__BLOC DE TEXTE__.
= = =
Compte-rendu du voyage d'études en Suède et Finlande
Voyage d'études en Suède et en Finlande - 1er au 9 mai 2018
Le bref voyage de la délégation de 10 auditeurs de l’AA-IHEDN dans ces deux pays a été l’occasion de mesurer
- non pas tant le prestige dont y jouit la France sur le plan historique pour avoir donné à ces deux pays un roi : Bernadotte en effet y devenait en 1818 Charles XIV Jean. Aujourd’hui presque « oublié », il a cependant profondément inspiré la politique de neutralité qui se traduit de façon différenciée pour l’un et l’autre,
- mais bien plutôt le vif regain d’intérêt consécutif à l’élection en 2017en France d’un Président jeune, inattendu. Et en apparence très déterminé dans son approche, « l’IEI »(1), d’une Europe de demain, reposant sur « une culture commune », dont ils ont bien l’intention d’être parties prenantes. Pragmatiques, nos interlocuteurs regardent, écoutent et ont donc cherché à obtenir des éclaircissements, autant qu’ils se sont, de bonne grâce, livrés à nos questions.
Ce déplacement a permis de se familiariser, deux ans après notre voyage dans les pays Baltes, avec les défis auxquels Suède et Finlande sont confrontés en matière de défense et de sécurité en raison de leur position géostratégique sur les bords de la Baltique, aux côtés d’un « grand voisin » cherchant à affirmer sa présence et son autorité sur la scène internationale.
Les deux pays, en conservant officiellement leur étiquette de pays « non-alignés » se sont tous deux considérablement rapprochés de l’ouest en s’intégrant de plus en plus dans notre système de sécurité européen (entrée dans l’UE, liens de plus en plus étroits avec les Etats-Unis, l’OTAN et de nombreux Etats-européens, accords bilatéraux Suède-Finlande).
La Suède et la Finlande, l’une et l’autre fières de leur pratique de la démocratie et du consensus qui unit dirigeants et membres de la société, se placent avec les autres pays nordiques en tête des pays où l’on vit heureux.
La Suède
Un pays que l’ambassadeur de France a qualifié de « singulier », et que nous décrirons « distancié ». Géographiquement du fait de son caractère nordique, excentré, et de son appartenance scandinave, du fait aussi de la réserve, du « quant à soi », dont font preuve ses habitants qui contrastent avec une Europe où trouve à s’exprimer haut et fort toute une latinité.
Un pays calme, maîtrisé donc, qui se situe dans une temporalité plutôt lente, mais aussi, semble-t-il, dans l’anticipation et le temps long, et en tout cas dans le respect des lois et des autres. Un pays que l’on dit fait d’individualités, peu spontanées, raisonnables, disciplinées et où on se sent en toute sécurité. Un pays de liberté, tant pour les affaires qu’au plan personnel, où règne la paix sociale et le consensus, plus Rousseauiste que ne l’est la France.
= = =
__CONSIGNE__.
Reprenez le compte-rendu du voyage d'études en Suède et en Finlande après sa dernière phrase et poursuivez-en la rédaction.
= = =
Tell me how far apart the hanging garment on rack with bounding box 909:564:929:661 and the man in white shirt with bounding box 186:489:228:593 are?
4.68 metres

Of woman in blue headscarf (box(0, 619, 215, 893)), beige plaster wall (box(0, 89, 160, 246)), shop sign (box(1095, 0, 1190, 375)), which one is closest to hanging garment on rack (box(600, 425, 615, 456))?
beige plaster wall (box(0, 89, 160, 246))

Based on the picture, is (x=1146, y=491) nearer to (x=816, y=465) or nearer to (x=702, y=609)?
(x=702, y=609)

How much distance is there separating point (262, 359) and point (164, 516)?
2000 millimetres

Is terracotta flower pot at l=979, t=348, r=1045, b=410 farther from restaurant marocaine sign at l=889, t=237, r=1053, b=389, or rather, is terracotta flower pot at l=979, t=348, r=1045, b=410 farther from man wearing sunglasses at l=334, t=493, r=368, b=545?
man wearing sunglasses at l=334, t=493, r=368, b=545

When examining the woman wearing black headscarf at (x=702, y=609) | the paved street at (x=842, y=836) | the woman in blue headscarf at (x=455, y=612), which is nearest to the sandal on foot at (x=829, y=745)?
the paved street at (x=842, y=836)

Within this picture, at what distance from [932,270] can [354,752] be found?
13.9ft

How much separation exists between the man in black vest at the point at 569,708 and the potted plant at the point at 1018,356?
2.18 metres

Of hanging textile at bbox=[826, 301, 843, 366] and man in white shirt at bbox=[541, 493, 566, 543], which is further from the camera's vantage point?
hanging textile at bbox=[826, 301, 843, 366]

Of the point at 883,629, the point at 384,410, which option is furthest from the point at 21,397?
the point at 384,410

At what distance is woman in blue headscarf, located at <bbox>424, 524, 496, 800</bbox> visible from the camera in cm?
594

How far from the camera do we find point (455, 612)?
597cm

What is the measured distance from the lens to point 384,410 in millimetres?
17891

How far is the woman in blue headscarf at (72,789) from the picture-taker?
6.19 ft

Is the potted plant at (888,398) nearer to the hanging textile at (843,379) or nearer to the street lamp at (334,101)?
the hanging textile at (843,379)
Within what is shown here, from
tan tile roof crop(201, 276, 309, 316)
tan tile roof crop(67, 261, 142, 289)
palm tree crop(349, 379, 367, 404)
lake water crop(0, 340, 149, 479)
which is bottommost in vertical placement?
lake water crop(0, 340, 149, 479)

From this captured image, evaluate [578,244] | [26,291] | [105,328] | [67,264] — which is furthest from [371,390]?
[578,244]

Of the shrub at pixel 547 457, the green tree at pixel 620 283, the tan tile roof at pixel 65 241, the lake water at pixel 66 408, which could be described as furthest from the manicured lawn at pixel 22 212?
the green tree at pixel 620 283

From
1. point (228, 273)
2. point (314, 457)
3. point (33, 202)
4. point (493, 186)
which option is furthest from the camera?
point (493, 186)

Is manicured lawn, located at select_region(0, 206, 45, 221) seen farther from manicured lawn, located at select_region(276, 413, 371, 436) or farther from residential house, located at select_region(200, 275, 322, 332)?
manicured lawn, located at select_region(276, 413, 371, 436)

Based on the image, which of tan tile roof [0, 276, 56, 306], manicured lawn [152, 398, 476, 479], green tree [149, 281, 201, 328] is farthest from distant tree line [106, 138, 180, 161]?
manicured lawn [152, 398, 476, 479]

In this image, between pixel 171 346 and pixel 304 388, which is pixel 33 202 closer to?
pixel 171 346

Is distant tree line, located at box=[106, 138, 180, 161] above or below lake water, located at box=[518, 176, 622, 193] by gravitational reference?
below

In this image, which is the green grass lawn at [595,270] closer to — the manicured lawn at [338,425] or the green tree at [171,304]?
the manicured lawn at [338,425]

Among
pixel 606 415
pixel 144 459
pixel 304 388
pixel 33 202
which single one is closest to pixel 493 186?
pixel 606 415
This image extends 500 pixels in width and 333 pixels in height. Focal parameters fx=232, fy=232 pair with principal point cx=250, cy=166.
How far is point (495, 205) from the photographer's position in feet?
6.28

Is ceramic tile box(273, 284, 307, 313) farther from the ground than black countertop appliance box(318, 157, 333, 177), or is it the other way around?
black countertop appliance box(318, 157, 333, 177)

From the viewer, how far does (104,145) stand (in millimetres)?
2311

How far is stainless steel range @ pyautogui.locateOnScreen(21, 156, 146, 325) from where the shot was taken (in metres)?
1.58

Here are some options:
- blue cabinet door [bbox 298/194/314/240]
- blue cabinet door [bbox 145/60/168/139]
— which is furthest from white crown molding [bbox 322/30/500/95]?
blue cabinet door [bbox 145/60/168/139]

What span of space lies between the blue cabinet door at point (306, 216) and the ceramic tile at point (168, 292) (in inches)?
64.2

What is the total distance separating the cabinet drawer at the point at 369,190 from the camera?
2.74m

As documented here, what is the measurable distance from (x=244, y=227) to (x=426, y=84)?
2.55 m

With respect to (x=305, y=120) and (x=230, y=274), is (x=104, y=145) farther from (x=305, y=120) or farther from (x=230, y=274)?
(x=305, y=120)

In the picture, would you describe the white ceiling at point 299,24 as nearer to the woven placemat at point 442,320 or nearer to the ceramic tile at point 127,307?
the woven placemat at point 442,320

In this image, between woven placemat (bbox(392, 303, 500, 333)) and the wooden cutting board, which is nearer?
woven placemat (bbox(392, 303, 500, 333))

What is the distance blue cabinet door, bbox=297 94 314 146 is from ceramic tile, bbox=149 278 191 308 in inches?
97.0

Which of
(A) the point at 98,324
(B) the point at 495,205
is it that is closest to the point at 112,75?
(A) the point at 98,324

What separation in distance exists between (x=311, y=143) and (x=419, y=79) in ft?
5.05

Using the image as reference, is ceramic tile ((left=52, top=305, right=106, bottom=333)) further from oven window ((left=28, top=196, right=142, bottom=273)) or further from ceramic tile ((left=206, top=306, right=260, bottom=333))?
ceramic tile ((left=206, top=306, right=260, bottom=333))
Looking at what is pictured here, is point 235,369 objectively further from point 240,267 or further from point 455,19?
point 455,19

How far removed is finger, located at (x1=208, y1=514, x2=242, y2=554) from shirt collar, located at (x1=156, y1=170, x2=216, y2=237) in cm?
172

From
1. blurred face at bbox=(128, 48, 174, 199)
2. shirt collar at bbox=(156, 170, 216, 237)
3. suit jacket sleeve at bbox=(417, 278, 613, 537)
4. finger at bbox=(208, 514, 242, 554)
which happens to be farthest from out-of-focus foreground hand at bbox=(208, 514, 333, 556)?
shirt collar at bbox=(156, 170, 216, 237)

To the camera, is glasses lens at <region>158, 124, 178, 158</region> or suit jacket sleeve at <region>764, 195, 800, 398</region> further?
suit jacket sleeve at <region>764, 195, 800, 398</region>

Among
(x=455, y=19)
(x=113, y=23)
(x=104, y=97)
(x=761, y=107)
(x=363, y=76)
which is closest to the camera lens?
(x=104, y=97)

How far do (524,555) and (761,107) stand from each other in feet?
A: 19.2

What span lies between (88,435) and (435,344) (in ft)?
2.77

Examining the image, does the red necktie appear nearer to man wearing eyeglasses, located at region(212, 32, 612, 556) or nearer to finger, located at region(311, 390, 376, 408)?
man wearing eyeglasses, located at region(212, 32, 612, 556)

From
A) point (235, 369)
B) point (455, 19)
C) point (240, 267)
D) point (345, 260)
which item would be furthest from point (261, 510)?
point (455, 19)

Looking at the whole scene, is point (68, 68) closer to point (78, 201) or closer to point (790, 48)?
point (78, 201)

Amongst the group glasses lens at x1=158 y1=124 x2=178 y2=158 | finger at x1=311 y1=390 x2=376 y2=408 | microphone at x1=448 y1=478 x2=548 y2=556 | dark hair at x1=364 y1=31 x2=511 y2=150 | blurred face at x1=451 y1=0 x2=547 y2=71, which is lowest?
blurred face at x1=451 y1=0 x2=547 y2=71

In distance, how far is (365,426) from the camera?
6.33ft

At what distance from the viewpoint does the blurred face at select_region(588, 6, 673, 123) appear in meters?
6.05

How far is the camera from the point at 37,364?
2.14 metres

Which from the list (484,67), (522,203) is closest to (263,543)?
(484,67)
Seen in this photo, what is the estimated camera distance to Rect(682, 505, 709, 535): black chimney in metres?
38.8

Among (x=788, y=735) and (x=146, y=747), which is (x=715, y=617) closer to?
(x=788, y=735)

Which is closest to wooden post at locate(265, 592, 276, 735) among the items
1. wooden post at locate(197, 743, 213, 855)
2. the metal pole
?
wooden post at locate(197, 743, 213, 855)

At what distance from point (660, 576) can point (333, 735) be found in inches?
= = =
__RÉPONSE CI-DESSOUS__.
Un pays de bois et d’étendues d’eau, d’habitations à taille humaine et de vie familiale, aux villes constellées de lacs, aux structures décentralisées. Un pays qui commence à ressentir plus sensiblement les effets d’une immigration (notamment dans les banlieues), qui a donné lieu dans un premier temps à une politique généreuse, mais qui trouve aujourd’hui ses limites. Un pays multilingue enfin, plongé dans des situations qu’il a subies et qu’il ne commémore pas, qui a cependant délibérément choisi la continuité de la royauté, et le maintien de sa monnaie, la couronne.
Un pays en conclusion, où l’histoire s’incarne dans un navire-musée, coulé avant même d’avoir navigué en rade de Stockholm, et qui, admirablement reconstitué, attire des foules considérables, ou encore de manière inattendue dans un musée du groupe ABBA aux 30 millions de CD vendus dans le monde entier qui, 25 ans après, projette de remonter en scène.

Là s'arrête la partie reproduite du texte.